[WRITTEN REQUEST 1] Translate this sentence from the statement on Dr. Ibadoghlu's detention into Spanish: "Though his wife was released, Dr. Ibadoghlu remained detained, without due process, on unsubstantiated charges of money counterfeiting and connection to terrorism."
[WRITTEN REQUEST 2] Quote the statement on Dr. Ibadoghlu's detention word for word, starting with "23 July 2025" and going on through "Transparency Initiative (EITI).".

[SOURCE TEXT]
###
23 July 2025 –
Today marks two years since Dr. Gubad Ibadoghlu, a prominent economist, anti-corruption expert, and human rights defender, was arrested and detained by the Azerbaijani authorities. Through his work, Dr. Ibadoghlu has exposed corruption in Azerbaijan’s oil and gas sector, called for transparency of the country’s public revenues, and advocated for the recovery of assets stolen from Azerbaijan and its people. He has been active in prominent civil society and multi-stakeholder networks for many years, including the UNCAC Coalition, Publish What You Pay (PWYP), the Natural Resource Governance Institute, the Open Government Partnership (OGP), and the Extractive Industries Transparency Initiative (EITI).
Dr. Ibadoghlu and his wife were brutally beaten and arrested by police in Azerbaijan on 23 July. Though his wife was released, Dr. Ibadoghlu remained detained, without due process, on unsubstantiated charges of money counterfeiting and connection to terrorism. He suffered inhumane and degrading treatment in a pretrial detention facility for nine months until, yielding to international pressure, authorities transferred him to house arrest in Baku in April 2024.
###
(Excerpts of spatial question data)
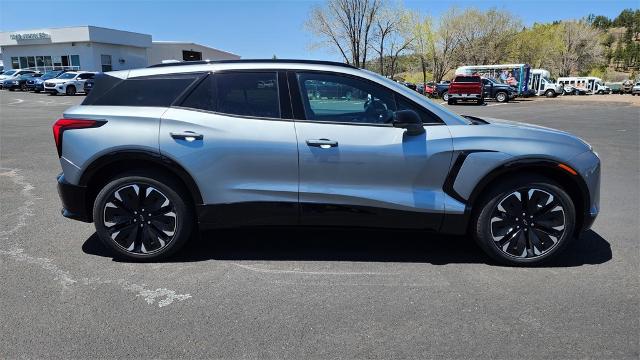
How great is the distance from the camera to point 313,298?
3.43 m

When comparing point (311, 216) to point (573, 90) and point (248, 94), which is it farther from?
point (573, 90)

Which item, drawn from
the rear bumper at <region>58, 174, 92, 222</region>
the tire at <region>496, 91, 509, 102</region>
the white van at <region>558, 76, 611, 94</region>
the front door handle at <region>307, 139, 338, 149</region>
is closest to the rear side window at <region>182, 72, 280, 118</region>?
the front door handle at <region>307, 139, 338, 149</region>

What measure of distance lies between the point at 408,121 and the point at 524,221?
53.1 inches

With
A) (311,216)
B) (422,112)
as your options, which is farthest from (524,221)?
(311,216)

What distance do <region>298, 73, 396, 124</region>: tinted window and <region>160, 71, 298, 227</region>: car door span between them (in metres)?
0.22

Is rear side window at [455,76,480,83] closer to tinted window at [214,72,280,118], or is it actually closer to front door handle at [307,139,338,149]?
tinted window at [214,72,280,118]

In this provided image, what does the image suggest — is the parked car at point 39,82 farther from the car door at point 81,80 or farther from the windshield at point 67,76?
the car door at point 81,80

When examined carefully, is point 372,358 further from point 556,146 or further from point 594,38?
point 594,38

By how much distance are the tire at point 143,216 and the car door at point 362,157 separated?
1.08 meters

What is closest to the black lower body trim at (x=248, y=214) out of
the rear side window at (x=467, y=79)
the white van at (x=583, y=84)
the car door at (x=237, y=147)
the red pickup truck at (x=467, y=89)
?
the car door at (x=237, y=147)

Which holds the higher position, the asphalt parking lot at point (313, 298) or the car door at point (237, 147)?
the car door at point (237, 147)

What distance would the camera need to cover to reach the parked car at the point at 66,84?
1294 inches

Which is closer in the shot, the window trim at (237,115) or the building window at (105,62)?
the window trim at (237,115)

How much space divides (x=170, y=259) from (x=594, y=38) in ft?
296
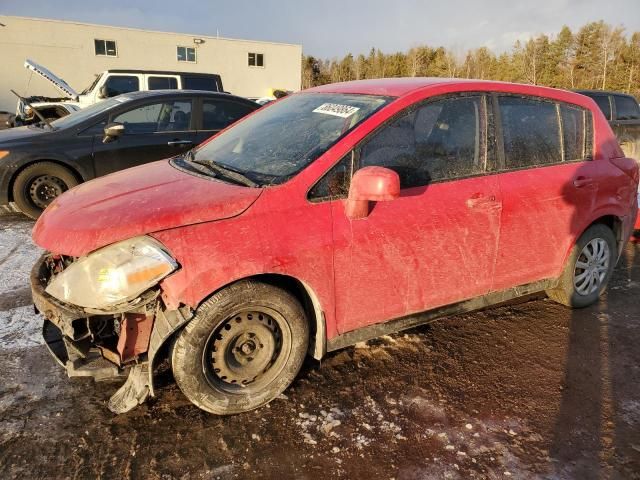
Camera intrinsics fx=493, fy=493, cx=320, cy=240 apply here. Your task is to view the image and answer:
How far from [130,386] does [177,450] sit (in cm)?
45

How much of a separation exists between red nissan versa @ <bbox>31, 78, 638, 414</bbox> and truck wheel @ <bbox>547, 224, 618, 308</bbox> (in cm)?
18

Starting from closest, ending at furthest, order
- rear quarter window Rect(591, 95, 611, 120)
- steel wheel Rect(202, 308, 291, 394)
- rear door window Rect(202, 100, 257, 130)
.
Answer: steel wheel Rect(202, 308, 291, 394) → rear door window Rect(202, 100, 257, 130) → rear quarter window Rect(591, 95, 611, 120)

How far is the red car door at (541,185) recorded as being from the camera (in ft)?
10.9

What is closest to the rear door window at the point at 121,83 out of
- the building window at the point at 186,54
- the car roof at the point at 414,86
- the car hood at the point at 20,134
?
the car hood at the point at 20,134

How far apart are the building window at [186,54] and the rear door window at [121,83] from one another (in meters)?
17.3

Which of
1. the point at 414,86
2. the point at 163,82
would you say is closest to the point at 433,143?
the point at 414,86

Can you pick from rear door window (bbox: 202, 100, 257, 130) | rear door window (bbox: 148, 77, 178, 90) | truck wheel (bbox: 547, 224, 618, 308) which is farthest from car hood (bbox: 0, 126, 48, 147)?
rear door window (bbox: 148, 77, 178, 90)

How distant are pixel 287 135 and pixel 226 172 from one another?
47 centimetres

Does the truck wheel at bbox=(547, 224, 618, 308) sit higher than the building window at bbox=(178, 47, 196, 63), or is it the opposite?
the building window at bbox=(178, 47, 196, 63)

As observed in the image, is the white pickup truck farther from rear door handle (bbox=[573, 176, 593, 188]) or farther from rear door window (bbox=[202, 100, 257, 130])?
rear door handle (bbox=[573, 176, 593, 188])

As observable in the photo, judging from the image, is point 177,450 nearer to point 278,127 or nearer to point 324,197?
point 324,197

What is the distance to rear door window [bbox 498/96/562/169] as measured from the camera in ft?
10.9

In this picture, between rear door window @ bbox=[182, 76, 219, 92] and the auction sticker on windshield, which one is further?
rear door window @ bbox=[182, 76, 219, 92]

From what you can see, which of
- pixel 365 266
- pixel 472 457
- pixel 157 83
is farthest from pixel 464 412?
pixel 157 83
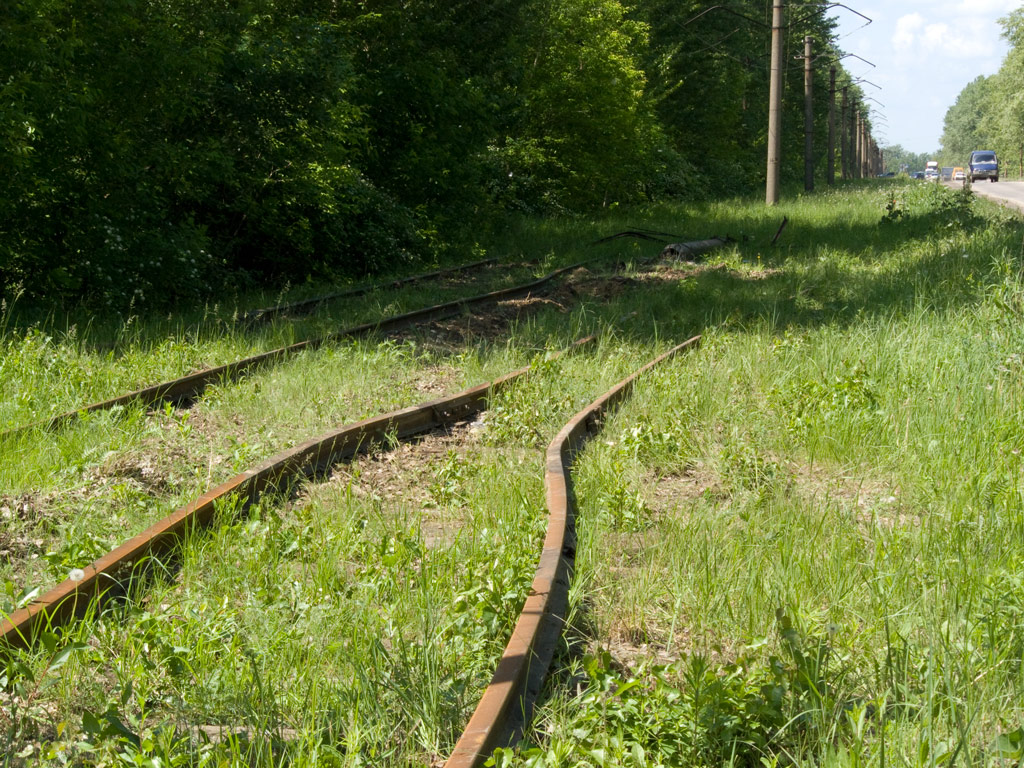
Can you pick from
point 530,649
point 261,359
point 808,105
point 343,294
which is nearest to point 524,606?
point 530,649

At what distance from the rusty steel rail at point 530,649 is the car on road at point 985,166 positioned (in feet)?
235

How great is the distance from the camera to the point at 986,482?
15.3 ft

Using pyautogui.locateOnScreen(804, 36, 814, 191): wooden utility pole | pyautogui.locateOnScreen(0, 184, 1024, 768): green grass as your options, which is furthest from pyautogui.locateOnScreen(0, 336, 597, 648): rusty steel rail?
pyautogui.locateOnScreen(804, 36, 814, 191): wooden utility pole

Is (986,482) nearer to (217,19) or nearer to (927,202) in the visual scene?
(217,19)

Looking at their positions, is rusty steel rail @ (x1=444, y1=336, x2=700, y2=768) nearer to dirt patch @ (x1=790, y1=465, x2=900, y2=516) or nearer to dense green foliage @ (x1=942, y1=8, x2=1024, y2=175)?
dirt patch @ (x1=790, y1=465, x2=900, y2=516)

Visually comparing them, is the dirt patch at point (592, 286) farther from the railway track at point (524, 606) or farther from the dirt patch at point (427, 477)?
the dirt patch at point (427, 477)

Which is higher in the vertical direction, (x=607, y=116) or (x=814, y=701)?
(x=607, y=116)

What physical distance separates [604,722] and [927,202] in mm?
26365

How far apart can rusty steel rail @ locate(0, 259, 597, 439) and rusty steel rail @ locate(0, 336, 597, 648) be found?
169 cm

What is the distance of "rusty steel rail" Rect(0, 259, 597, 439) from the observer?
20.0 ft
###
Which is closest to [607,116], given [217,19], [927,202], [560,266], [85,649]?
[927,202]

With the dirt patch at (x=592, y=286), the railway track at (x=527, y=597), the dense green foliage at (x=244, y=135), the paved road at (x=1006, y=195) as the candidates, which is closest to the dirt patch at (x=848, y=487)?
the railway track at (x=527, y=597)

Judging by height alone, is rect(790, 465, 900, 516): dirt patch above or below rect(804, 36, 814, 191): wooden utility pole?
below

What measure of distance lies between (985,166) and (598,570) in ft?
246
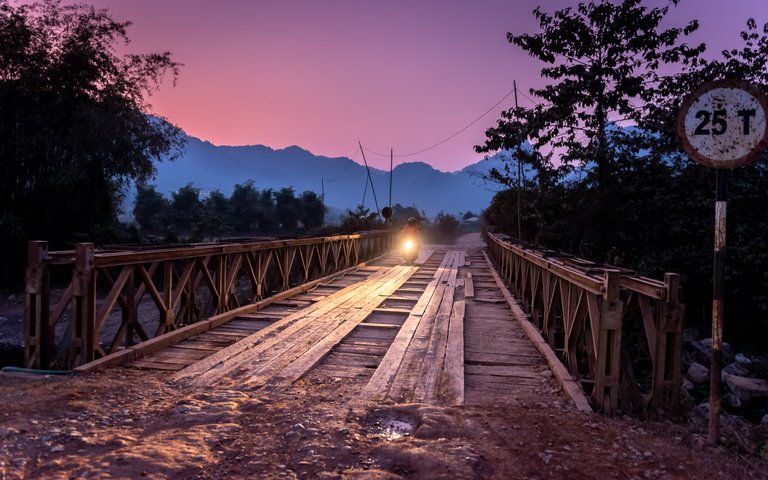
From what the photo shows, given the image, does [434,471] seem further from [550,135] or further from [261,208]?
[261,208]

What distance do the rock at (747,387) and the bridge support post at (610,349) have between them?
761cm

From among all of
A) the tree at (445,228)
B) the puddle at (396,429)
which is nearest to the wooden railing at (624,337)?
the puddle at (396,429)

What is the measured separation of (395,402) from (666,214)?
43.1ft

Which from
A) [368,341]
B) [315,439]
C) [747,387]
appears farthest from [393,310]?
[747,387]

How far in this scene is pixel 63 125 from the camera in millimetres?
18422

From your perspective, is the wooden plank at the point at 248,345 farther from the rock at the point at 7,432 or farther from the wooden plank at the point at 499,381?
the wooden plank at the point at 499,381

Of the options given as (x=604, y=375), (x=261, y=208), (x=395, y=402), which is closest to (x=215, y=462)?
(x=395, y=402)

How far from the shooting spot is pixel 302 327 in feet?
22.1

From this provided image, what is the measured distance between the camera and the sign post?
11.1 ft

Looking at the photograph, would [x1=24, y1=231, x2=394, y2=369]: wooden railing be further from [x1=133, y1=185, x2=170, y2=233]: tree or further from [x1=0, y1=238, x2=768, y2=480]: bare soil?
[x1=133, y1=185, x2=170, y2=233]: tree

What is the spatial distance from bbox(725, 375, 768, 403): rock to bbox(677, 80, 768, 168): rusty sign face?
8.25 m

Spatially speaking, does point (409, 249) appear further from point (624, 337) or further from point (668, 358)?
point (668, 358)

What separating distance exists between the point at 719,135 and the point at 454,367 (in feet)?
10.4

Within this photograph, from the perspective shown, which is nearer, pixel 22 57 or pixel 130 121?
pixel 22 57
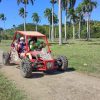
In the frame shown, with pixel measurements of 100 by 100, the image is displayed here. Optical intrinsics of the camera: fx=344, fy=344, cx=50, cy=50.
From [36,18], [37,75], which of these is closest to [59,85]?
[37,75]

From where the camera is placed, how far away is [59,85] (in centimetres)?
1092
###
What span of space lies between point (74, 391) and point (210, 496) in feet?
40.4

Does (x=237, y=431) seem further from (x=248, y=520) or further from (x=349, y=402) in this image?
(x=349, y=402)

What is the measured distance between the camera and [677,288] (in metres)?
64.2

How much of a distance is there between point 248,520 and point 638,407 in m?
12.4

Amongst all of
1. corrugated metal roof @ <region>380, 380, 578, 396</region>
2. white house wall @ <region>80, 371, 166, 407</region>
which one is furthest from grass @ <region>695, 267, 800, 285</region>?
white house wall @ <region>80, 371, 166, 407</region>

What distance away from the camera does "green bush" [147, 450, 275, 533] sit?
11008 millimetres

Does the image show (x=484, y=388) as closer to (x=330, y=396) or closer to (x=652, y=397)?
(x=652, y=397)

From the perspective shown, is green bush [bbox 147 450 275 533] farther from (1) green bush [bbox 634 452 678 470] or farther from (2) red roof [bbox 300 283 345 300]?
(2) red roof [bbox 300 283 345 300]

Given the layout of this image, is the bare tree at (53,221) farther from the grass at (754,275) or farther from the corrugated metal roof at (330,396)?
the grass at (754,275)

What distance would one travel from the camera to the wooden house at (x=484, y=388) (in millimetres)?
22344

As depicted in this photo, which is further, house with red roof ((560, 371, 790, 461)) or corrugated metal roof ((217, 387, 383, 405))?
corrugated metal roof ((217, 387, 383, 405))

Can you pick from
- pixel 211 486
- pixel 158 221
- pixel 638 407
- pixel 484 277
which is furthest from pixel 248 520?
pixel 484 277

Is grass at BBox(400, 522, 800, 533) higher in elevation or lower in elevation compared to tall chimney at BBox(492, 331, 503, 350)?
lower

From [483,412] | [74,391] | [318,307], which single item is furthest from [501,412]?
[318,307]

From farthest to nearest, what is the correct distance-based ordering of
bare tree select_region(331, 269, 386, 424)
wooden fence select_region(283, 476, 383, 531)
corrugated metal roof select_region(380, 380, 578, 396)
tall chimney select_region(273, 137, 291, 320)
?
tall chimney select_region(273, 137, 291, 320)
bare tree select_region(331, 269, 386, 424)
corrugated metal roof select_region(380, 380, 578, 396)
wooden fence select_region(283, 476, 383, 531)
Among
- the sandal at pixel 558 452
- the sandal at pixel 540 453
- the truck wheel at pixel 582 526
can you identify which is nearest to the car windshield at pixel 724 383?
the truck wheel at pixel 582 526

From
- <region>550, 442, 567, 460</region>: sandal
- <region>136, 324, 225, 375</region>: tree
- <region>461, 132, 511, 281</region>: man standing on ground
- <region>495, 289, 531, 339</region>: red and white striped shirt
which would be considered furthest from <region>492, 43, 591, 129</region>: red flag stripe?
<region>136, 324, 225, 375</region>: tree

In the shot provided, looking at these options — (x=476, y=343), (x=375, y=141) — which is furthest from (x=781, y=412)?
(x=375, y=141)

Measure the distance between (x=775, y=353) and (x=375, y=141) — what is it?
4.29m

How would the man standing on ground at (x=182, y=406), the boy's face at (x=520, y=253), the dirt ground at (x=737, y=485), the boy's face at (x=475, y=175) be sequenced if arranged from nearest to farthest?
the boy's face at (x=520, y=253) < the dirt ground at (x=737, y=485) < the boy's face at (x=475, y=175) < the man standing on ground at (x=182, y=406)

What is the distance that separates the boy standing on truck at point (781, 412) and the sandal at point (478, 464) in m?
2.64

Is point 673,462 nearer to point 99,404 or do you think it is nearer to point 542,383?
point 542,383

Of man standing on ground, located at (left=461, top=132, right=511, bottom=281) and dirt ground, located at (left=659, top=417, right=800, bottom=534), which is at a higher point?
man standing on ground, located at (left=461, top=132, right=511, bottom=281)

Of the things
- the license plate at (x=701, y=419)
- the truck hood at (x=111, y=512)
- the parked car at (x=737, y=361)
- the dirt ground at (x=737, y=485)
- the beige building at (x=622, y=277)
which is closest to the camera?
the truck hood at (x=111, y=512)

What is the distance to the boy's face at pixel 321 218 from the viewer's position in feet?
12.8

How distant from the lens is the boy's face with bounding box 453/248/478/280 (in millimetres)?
###
[WRITTEN ANSWER 1] Aunque su esposa fue liberada, el Dr. Ibadoghlu permaneció detenido, sin el debido proceso, por cargos infundados de falsificación de moneda y vinculación con el terrorismo.

[WRITTEN ANSWER 2]
23 July 2025 –
Today marks two years since Dr. Gubad Ibadoghlu, a prominent economist, anti-corruption expert, and human rights defender, was arrested and detained by the Azerbaijani authorities. Through his work, Dr. Ibadoghlu has exposed corruption in Azerbaijan’s oil and gas sector, called for transparency of the country’s public revenues, and advocated for the recovery of assets stolen from Azerbaijan and its people. He has been active in prominent civil society and multi-stakeholder networks for many years, including the UNCAC Coalition, Publish What You Pay (PWYP), the Natural Resource Governance Institute, the Open Government Partnership (OGP), and the Extractive Industries Transparency Initiative (EITI).